Fortunately, Earth itself will — in that Darwinian way nature works — sort out the climate deniers without help from me or anyone else. There will inevitably come a time when every climate denier will experience the effects of what Man has wrought on the environment firsthand, and that experience will either compel them to get with the program, or remove them from the human equation entirely. In the meantime, the real point of taking them to ask for creating and spreading disinformation is to prevent them from encouraging people to harm themselves and their communities. Practices and policies that lead to a cleaner, healthier environment are good and improve our quality of life, whether there’s a specific reason for them or not; exhorting people to resist those practices and policies is simply malicious, sociopathic demagogy.

So, not for the first time and almost certainly not the last, let us take a closer look at the spurious arguments made in defense of the assertion that “there is no climate emergency”:

Natural as well as anthropogenic factors cause warming

This is certainly true, and no climate scientist has ever suggested otherwise; in fact, a large part of what makes climate research so complex is the challenge of accurately identifying natural cycles so that the human impact on them can be likewise accurately determined. Over Earth’s long history, there have been periods of global warming and cooling, many of which were characterized by significant increases or decreases in greenhouse gases. What the climate deniers leave out, however, is that those historic increases in CO2 and methane led to serious environmental disruptions, including mass extinctions. Far from being evidence that human emissions are inconsequential, the environmental record is even more proof that massive increases in greenhouse gases are lethal to life on Earth.

Warming is far slower than predicted

This assertion is simply a lie. Several research studies already published over the past couple of years, along with ongoing research — which is being continuously conducted for the very purpose of determining whether climate models are accurate or not — show that the warming of the planet has tightly tracked model predictions, dating all the way back to even the comparatively crude models of the 1970s.

Climate policy relies on inadequate models

As the previous assertion is false, so is this one.

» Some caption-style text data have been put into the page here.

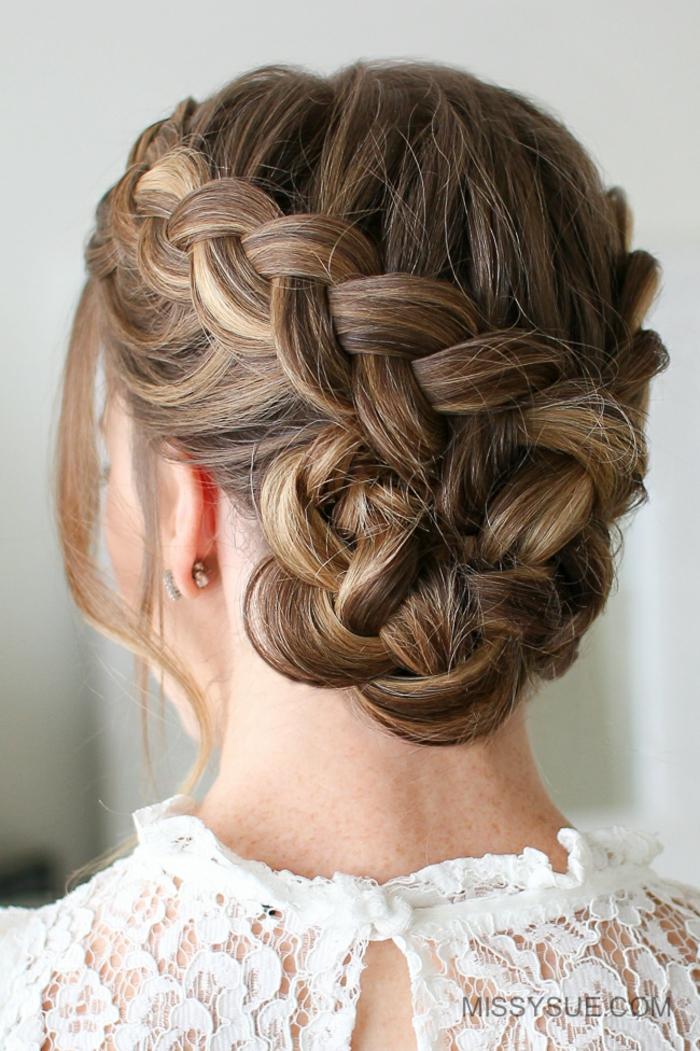 elegante propuesta peinados con trenzas para ocasiones formales, recogido con varias trenzas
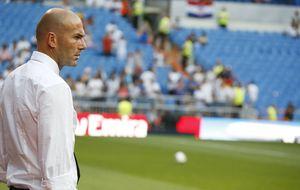 Zidane impone al Castilla viajar en chárter y el Murcia 'vive' en un bus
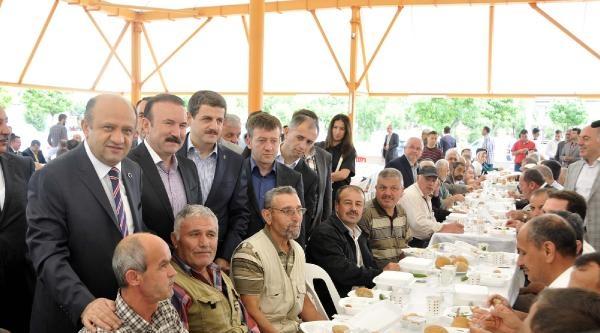 Bakan Işik; 'türkiye'nin Yerli Otomobil Üretmesini Önemsiyoruz'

Climate policy may differ from place to place, and thus be more or less effective, but it is all based on the same set of accurate data.

More CO2 is favorable for nature, greening our planet

This is the most ridiculous of the claims made in the so-called World Climate Declaration. Plants do indeed need CO2, but more CO2 in the atmosphere does not create more plants. As the world’s forest cover disappears at an accelerating rate, the amount of CO2 that plant life can absorb from the atmosphere is constantly decreasing, while the amount of CO2 being pumped into the atmosphere by human activity increases — to the point that there is now more CO2 in the atmosphere than at any time in the past 800,000 years, with far less plant life to absorb it.

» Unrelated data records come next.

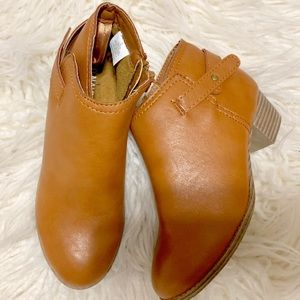 Girls Old Navy Cognac Boots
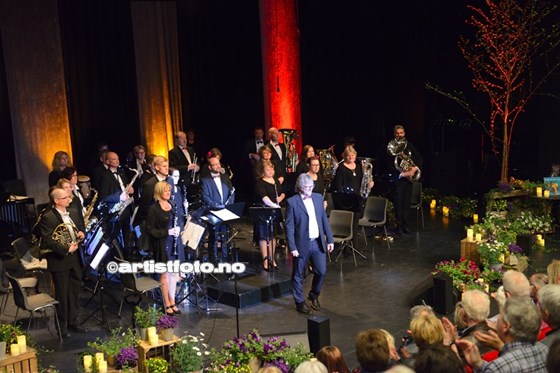 Mandal Byorkester og Lill LIndfors_2015©Artistfoto.no_004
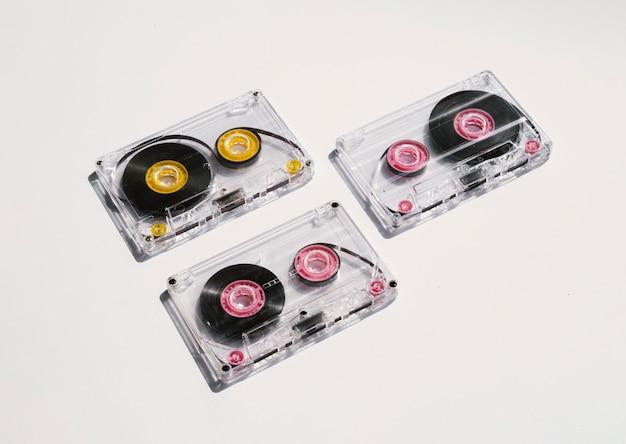Reinigen sie die kassetten im scheinwerferlicht Kostenlose Fotos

Global warming has not increased natural disasters

The best answer to this assertion is “yes and no” because this is the aspect of climate science that is the most complicated and bears the largest degree of uncertainty. While scientists have nailed down broad climate trends — increasing CO2 levels, increasing sea and atmospheric temperatures — and certain broad effects, such as overall increase in the global average temperature and sea level, the models are not as accurate for predicting short-term, regional effects. It is a matter of scale; a model built on a dataset that encompasses the entire globe over a timescale of millennia has limitations if applied to a specific country or region for a period of decades or years.

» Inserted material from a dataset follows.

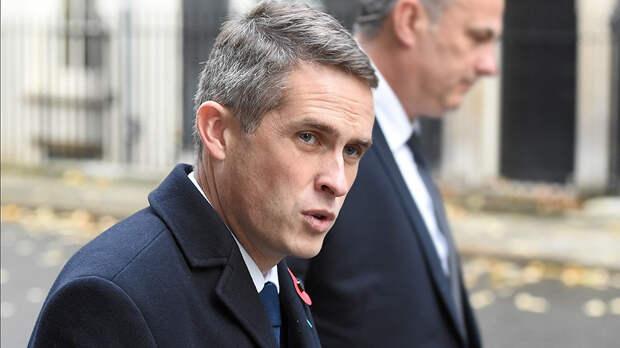 """Британская пресса: вместо России """"заткнуться и уйти"""" пришлось министру Уильямсону"""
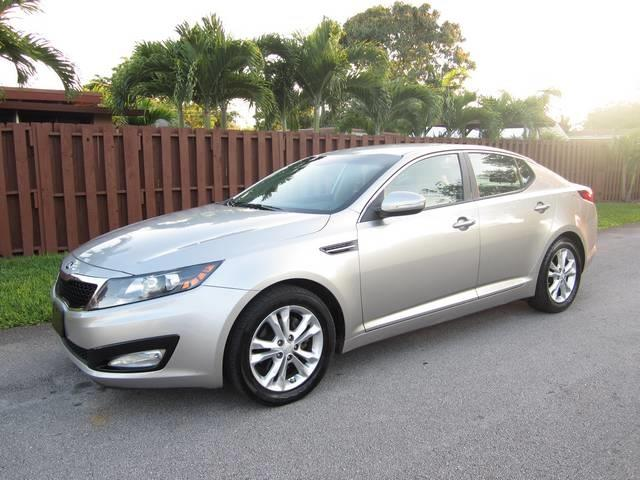 2013 KIA OPTIMA LX 4DR SEDAN silver body side moldings body-color door handle color chrome ex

Nonetheless, some specific, real-time effects have been accurately connected to the warming of the planet over the past 250 to 300 years since the beginning of the Industrial Age. Global warming has established a hotter baseline for summer temperatures, which dramatically increases the odds of more frequent, more extreme, and longer-lasting heat waves, which in turn increase the likelihood of more frequent and extreme weather events — including more extreme winter weather, due to the pole-ward shift of warmer sea and atmospheric temperatures altering weather patterns.